---- RECORDS FOR THIS TASK

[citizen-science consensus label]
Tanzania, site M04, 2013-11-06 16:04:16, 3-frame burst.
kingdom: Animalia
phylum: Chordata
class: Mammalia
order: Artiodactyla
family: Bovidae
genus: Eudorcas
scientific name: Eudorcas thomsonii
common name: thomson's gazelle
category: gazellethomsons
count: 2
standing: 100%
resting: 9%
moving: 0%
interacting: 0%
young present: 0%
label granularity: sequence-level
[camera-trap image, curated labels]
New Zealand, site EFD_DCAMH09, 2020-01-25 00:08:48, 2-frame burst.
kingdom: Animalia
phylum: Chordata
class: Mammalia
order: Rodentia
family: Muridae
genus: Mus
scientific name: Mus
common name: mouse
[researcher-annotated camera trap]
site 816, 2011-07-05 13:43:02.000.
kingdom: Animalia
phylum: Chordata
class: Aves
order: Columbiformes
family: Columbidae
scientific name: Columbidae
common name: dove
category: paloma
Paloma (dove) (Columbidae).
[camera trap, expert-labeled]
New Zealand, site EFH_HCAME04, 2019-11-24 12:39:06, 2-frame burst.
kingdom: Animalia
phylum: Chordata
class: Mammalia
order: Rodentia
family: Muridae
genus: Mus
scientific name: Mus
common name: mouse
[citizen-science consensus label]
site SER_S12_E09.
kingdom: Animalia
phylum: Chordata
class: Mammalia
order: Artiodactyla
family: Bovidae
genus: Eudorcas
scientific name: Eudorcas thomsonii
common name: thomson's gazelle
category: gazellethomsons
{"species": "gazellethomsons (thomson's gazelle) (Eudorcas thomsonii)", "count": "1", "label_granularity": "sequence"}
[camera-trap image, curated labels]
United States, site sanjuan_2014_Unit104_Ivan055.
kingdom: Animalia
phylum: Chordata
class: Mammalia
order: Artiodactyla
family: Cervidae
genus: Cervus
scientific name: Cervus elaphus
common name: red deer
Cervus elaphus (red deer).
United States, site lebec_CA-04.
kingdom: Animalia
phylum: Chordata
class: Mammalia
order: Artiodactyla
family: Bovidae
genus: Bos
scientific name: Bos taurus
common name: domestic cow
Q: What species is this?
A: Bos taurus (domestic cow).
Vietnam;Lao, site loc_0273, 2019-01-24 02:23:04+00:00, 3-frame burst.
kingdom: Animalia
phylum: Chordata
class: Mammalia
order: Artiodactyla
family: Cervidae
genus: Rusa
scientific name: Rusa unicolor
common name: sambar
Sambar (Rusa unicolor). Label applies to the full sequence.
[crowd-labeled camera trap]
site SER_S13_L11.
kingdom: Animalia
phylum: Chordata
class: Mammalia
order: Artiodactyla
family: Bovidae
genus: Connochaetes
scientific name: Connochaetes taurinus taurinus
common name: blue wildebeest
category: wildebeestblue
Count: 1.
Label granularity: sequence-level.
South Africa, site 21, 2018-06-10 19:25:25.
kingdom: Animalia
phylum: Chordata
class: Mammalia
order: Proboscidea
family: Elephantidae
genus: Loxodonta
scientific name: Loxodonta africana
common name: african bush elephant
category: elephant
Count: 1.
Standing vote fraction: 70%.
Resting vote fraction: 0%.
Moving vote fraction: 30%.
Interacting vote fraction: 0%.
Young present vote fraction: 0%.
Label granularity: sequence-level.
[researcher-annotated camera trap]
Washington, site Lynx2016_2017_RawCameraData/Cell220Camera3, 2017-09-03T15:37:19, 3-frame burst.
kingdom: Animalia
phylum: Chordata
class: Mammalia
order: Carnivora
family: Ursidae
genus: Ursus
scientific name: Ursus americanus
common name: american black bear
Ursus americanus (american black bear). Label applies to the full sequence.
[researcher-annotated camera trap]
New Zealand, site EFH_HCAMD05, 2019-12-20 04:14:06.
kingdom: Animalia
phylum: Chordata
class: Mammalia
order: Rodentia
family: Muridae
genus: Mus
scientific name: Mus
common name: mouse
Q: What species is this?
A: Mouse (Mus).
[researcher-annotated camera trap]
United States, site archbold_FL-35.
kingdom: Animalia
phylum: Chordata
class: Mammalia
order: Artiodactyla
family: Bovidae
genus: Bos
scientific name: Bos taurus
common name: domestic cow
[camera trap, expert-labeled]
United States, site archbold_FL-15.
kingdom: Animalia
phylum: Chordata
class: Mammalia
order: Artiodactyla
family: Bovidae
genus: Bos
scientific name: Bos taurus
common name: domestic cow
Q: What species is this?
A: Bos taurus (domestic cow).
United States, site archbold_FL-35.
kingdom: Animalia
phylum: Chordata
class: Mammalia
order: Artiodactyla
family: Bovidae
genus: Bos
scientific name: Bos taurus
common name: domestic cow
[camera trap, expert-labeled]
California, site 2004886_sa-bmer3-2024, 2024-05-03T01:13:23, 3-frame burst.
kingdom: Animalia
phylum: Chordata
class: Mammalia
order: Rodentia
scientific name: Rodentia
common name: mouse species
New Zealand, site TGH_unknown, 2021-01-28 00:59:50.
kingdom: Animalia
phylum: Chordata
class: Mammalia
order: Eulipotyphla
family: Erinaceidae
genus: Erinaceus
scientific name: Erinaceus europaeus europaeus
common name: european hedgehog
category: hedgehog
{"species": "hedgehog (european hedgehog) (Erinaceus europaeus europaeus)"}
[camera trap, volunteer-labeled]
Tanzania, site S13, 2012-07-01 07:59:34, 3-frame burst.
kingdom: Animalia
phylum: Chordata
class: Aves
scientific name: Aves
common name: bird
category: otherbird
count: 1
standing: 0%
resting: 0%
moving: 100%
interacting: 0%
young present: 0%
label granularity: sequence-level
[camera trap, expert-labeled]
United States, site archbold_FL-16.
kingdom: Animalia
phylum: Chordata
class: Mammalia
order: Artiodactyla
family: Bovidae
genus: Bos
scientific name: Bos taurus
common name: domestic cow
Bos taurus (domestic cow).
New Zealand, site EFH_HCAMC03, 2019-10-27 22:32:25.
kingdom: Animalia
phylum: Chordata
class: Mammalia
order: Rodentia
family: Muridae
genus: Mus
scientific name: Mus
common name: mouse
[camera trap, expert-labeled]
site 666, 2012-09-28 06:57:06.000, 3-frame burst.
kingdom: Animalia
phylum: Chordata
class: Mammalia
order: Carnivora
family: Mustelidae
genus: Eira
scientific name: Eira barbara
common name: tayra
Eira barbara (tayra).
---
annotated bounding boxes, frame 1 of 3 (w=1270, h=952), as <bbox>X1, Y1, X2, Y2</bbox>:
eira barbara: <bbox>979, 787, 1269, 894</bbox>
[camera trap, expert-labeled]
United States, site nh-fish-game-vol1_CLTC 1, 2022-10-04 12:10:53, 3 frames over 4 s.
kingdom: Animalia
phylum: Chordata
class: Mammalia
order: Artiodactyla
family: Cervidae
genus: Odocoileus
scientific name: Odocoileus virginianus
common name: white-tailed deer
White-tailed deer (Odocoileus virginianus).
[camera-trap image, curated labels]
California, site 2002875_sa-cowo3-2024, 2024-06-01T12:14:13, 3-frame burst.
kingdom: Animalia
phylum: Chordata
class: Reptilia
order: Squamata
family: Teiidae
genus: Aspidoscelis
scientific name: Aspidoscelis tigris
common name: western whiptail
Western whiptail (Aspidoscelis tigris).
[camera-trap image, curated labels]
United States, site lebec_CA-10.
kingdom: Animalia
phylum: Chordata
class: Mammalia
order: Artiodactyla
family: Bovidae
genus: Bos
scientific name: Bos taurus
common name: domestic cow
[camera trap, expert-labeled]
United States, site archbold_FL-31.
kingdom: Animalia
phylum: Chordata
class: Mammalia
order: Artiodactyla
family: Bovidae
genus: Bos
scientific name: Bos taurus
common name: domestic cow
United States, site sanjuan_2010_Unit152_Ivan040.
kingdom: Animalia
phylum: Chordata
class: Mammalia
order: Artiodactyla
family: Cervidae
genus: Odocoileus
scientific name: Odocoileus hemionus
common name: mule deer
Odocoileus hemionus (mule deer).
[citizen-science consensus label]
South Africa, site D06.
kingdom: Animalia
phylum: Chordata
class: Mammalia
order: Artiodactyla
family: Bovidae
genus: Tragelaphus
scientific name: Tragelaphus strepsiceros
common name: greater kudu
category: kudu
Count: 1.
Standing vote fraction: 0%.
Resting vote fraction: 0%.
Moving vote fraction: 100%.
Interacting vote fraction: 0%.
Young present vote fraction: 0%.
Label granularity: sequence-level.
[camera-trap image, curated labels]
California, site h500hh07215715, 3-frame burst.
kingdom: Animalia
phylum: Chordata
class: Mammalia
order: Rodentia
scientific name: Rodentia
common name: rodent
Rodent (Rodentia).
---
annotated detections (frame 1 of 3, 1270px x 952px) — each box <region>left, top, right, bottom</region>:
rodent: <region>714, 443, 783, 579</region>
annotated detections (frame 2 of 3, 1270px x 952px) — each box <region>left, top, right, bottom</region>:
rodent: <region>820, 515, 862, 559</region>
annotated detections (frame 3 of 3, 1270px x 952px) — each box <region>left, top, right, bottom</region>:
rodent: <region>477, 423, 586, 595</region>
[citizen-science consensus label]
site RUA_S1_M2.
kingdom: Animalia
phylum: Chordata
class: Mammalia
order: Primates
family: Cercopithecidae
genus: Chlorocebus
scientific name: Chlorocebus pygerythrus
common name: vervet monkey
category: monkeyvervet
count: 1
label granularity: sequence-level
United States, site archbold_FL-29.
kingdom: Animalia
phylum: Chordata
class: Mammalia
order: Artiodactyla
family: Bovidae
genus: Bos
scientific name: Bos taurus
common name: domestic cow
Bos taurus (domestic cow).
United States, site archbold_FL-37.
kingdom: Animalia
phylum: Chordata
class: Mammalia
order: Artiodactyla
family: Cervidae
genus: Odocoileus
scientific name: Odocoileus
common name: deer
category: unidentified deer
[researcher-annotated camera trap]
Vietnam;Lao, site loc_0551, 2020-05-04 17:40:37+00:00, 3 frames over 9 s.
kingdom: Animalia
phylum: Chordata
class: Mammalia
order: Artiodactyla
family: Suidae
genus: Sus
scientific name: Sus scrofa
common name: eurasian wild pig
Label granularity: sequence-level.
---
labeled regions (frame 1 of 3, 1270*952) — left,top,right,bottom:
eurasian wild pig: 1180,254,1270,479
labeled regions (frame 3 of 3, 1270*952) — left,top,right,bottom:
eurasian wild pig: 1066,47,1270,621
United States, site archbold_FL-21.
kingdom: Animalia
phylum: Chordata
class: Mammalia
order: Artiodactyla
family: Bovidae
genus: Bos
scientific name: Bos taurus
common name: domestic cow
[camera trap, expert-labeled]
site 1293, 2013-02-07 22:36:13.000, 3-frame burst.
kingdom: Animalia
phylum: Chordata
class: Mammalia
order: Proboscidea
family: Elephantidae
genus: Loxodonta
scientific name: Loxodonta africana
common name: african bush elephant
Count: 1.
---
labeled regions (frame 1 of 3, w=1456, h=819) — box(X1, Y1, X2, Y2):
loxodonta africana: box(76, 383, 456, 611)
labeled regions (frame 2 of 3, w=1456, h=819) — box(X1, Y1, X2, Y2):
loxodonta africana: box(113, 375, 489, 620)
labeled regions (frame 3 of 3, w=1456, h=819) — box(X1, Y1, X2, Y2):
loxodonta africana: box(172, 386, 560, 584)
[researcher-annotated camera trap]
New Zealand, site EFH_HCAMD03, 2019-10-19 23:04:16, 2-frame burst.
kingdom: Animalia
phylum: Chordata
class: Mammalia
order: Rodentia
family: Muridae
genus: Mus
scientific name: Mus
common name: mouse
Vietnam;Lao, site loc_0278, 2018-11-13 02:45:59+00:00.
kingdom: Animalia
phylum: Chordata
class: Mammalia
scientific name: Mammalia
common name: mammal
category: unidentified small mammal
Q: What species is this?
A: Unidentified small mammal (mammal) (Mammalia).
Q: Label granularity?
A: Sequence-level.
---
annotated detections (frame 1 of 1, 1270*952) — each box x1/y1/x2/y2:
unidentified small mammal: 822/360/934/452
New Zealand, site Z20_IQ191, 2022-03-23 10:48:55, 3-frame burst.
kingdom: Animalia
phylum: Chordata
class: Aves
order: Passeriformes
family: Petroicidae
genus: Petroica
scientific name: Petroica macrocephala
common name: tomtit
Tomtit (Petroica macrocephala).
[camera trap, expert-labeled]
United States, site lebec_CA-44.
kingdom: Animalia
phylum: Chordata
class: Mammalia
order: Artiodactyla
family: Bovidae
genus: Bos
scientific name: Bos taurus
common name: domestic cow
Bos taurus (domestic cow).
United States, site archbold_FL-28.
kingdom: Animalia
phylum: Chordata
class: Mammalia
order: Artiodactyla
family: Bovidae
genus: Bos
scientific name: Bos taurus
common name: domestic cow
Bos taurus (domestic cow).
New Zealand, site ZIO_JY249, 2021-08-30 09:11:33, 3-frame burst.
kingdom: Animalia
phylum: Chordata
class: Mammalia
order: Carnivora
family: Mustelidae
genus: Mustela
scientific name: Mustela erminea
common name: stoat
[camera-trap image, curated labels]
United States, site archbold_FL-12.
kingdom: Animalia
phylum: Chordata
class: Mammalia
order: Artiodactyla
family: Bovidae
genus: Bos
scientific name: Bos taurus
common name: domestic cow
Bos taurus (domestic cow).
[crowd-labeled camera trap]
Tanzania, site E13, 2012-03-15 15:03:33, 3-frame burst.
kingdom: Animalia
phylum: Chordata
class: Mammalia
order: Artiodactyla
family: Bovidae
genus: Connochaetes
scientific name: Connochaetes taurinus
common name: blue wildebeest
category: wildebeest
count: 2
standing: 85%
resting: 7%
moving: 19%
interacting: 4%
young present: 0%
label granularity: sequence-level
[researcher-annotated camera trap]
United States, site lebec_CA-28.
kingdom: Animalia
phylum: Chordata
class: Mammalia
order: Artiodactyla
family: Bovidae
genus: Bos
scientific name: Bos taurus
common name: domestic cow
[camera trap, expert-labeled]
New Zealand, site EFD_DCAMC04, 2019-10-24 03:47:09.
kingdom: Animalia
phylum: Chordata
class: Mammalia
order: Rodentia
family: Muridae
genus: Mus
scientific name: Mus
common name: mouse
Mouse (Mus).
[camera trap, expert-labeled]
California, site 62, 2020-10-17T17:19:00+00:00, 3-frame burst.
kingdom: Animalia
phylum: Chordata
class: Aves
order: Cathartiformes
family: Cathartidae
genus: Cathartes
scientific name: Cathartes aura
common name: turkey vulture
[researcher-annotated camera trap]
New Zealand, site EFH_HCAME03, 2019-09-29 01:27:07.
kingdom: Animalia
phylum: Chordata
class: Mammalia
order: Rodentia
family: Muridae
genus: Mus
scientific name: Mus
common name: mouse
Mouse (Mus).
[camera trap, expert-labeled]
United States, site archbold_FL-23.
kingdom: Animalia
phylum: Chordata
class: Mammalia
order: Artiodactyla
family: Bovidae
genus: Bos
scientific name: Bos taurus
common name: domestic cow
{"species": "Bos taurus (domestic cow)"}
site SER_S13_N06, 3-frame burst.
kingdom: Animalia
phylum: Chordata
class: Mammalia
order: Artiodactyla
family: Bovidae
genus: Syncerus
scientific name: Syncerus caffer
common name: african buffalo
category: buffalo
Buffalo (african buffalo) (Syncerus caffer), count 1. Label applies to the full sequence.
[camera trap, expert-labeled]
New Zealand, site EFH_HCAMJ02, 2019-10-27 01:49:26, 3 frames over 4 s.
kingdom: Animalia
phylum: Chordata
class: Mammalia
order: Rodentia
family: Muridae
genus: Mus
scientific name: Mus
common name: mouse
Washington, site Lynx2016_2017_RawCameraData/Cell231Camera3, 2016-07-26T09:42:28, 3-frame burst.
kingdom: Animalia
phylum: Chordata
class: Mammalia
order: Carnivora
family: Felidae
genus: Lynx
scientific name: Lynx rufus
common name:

--------

WHAT IS NEEDED |
Copy out the entries exactly. Begin at the first line and end with the line that has "family: Columbidae".

RESPONSE TO THE EXERCISE |
[citizen-science consensus label]
Tanzania, site M04, 2013-11-06 16:04:16, 3-frame burst.
kingdom: Animalia
phylum: Chordata
class: Mammalia
order: Artiodactyla
family: Bovidae
genus: Eudorcas
scientific name: Eudorcas thomsonii
common name: thomson's gazelle
category: gazellethomsons
count: 2
standing: 100%
resting: 9%
moving: 0%
interacting: 0%
young present: 0%
label granularity: sequence-level
[camera-trap image, curated labels]
New Zealand, site EFD_DCAMH09, 2020-01-25 00:08:48, 2-frame burst.
kingdom: Animalia
phylum: Chordata
class: Mammalia
order: Rodentia
family: Muridae
genus: Mus
scientific name: Mus
common name: mouse
[researcher-annotated camera trap]
site 816, 2011-07-05 13:43:02.000.
kingdom: Animalia
phylum: Chordata
class: Aves
order: Columbiformes
family: Columbidae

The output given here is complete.